■ **やること一覧**
#1 記録の最初の行から始めて「Malaria status: uninfected. Automatically」を含む行までを、「smartphone」を「mobile phone」に置き換えて書き直してください。ほかの部分はそのままにしてください。
#2 岩国基地についての国会質問の文章を、最後の文のあとから書き継いでください。

■ **元の文章**
================================

国会質問

2016年03月24日

岩国米軍基地強化を批判(2月25日予算員会分科会)

衆議院会議録情報 第190回国会 予算委員会第三分科会 第1号

○大平分科員 日本共産党の大平喜信です。
 私の地元、中国地方には、山口県の岩国市に、沖縄県以外で唯一のアメリカ海兵隊の基地があります。きょうは、岩国基地で目の前に迫っている艦載機の移駐の問題を中心に質問いたします。
 米軍岩国基地では、一九九七年から二〇〇七年にかけて、沖合二百十三ヘクタールを埋め立てて、滑走路を海側に一キロ移設する工事、いわゆる沖合移設事業が行われ、二〇一〇年五月から新滑走路の運用が始まっております。
 防衛省に確認ですけれども、滑走路沖合移設事業の目的は何だったんでしょうか。
○谷井政府参考人 お答えいたします。
 岩国飛行場につきましては、同飛行場の北側に石油コンビナート等の工場群があり、運用上及び安全上の大きな制約を受けてきたこと、また、市街地が近接し、騒音問題が生じていたことから、昭和四十六年以降、累次にわたって山口県あるいは岩国市から滑走路の沖合移設を強く要望されておったところでございます。
 このような状況を受けまして、同飛行場の運用上、安全上及び騒音上の問題を解決し、同飛行場の安定的な使用を図るため、滑走路を沖合へ千メートル移設を行ったところでございます。
○大平分科員 滑走路の沖合移設は、安全上、騒音上の問題解決のために行われました。住民の皆さんも、これで少しは騒音の被害が軽減するのではないかと期待もいたしました。しかし、実際はどうか。周辺住民の皆さんは、私は直接伺ってお話を伺いましたが、沖合移設後もほとんど騒音は変わらないと怒りをあらわにしておられました。
 二〇一〇年から始まったこの新滑走路の運用によって、騒音問題は改善されたんでしょうか。
○谷井政府参考人 お答えいたします。
 防衛省といたしましては、岩国飛行場及び同飛行場周辺の二十カ所におきまして航空機の騒音自動測定装置を設置しております。それによりまして騒音状況の把握に努めているところでございます。

================================

■ **入力データ**
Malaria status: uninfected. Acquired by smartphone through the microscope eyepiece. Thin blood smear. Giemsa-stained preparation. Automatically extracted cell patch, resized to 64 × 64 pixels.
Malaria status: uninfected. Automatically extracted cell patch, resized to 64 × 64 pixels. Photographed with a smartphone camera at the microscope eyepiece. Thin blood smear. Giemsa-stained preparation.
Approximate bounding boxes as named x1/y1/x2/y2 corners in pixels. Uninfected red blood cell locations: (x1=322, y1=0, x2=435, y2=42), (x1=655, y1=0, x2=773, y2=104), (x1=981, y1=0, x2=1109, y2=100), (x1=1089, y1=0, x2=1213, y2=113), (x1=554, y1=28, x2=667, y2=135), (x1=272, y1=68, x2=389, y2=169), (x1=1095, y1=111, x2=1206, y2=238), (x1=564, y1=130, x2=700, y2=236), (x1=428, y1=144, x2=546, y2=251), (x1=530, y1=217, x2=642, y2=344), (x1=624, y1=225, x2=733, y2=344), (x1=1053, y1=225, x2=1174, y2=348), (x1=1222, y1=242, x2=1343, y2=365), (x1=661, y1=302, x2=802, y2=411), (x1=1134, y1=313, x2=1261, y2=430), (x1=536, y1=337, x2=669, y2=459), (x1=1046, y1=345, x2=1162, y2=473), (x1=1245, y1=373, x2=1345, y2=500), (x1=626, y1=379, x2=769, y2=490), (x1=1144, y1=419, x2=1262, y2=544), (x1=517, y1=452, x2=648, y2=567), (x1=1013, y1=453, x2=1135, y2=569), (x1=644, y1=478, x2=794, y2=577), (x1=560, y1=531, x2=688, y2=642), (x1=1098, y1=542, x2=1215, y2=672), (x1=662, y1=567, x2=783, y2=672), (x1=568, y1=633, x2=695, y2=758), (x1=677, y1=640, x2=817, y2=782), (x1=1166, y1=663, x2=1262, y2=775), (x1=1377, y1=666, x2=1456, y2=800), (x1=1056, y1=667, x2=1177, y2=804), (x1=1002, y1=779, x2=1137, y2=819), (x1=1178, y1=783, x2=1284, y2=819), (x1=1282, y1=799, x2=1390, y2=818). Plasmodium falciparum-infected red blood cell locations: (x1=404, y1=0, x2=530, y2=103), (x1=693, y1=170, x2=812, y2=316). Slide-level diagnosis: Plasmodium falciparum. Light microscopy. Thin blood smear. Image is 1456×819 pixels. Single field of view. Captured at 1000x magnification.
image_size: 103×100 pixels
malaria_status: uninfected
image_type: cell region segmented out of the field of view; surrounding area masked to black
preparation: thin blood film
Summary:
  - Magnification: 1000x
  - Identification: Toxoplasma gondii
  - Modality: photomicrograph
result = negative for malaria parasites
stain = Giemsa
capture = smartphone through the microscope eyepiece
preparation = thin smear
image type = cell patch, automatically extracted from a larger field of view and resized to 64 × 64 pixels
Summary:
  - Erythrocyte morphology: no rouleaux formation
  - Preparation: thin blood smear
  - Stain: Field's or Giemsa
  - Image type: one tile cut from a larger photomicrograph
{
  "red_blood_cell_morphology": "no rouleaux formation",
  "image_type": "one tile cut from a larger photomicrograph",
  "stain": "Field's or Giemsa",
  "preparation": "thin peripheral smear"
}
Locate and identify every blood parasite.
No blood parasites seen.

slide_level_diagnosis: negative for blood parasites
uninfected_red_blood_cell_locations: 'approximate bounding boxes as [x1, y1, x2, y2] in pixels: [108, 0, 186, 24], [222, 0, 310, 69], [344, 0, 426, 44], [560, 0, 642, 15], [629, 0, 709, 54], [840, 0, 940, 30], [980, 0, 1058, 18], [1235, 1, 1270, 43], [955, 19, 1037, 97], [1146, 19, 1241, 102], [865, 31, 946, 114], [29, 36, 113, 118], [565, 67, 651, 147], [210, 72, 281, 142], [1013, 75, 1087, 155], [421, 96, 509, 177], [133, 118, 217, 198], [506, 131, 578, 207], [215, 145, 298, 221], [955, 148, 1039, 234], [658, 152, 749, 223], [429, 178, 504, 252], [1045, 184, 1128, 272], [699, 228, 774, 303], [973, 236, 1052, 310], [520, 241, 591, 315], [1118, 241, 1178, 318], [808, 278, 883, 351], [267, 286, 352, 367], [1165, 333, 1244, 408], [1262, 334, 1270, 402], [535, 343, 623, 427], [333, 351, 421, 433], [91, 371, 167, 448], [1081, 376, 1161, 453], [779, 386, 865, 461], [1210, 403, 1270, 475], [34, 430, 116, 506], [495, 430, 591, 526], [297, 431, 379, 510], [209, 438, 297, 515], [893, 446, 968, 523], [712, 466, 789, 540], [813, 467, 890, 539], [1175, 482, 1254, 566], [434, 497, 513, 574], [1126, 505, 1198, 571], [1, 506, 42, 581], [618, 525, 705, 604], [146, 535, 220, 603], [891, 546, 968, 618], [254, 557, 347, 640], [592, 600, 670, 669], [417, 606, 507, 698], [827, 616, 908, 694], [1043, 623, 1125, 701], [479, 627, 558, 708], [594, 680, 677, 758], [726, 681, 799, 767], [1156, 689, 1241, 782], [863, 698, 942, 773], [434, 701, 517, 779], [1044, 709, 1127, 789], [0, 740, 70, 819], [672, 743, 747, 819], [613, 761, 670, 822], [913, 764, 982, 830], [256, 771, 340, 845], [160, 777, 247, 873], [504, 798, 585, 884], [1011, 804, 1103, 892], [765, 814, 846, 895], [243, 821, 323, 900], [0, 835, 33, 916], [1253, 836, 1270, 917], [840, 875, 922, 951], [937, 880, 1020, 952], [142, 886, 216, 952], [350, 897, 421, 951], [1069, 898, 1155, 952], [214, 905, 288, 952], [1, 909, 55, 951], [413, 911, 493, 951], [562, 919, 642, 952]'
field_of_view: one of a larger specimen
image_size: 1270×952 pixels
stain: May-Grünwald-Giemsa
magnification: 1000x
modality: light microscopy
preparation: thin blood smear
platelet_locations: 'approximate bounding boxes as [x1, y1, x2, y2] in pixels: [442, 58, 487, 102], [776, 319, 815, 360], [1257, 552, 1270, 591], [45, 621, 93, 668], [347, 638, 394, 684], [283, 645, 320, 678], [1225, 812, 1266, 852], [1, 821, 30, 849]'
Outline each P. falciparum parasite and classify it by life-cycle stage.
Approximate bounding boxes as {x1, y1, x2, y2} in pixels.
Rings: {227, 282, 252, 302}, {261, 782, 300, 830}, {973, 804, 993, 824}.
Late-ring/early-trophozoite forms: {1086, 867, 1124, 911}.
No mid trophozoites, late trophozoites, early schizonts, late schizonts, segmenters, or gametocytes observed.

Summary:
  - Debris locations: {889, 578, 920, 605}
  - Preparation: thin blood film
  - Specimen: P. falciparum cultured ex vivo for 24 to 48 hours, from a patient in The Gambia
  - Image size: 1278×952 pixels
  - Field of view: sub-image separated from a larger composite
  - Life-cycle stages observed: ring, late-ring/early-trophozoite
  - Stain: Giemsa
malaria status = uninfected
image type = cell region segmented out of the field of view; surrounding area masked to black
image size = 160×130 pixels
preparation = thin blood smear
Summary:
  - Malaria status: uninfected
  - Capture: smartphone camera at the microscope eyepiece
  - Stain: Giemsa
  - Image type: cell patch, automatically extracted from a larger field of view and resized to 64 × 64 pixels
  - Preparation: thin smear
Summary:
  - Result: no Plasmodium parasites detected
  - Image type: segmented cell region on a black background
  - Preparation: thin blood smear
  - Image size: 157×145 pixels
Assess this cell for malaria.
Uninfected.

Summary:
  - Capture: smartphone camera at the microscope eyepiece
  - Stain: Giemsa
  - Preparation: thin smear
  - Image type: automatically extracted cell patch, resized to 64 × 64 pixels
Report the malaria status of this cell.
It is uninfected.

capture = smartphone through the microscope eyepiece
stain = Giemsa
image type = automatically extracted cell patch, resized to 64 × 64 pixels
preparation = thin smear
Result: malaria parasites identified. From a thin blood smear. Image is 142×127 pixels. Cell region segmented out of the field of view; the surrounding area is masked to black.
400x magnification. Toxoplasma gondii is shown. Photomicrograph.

================================

■ **練習の答え**
#1
Malaria status: uninfected. Acquired by mobile phone through the microscope eyepiece. Thin blood smear. Giemsa-stained preparation. Automatically extracted cell patch, resized to 64 × 64 pixels.
Malaria status: uninfected. Automatically extracted cell patch, resized to 64 × 64 pixels. Photographed with a mobile phone camera at the microscope eyepiece. Thin blood smear. Giemsa-stained preparation.

#2
 その測定結果によりますれば、新滑走路への移設後一年間と移設前の三年間を比較すると、WECPNL、これは航空機騒音のうるささをあらわす評価値でございますけれども、この値が、一部の島嶼部では横ばいまたは若干の増加の傾向が見られていますものの、全体としてはおおむね減少傾向となっており、同飛行場の騒音の軽減が図られているものというふうに考えております。
○大平分科員 増加もあるんですよね。この間、大幅に改善されているといいながら、沖合移設を行った後も全く改善されていない。
 実際に、私は、基地から約一・五キロの岩国市尾津町に住む六十代男性のお宅を訪ねてお話を伺いました。その方は、沖合移設後から騒音の記録を手のひらサイズのノートにつけ続けておられました。その記録を私も読ませていただきました。少し御紹介したいと思うんですね。
 三月十三日火曜日二十一時四十二分、雷鳴のような轟音。電話の会話を遮り、テレビの音をかき消すほどの大きさ。五月二十一日木曜日十三時四十分、岩国駅上空、縦横無尽、時折大音響。十一月十六日月曜日朝四時三十分、プロペラ機のエンジン音で目が覚める。大きな音ではないが、脳に響く。
 こうした記録がずっと続いて、今やそのノートも九冊目になっていましたよ。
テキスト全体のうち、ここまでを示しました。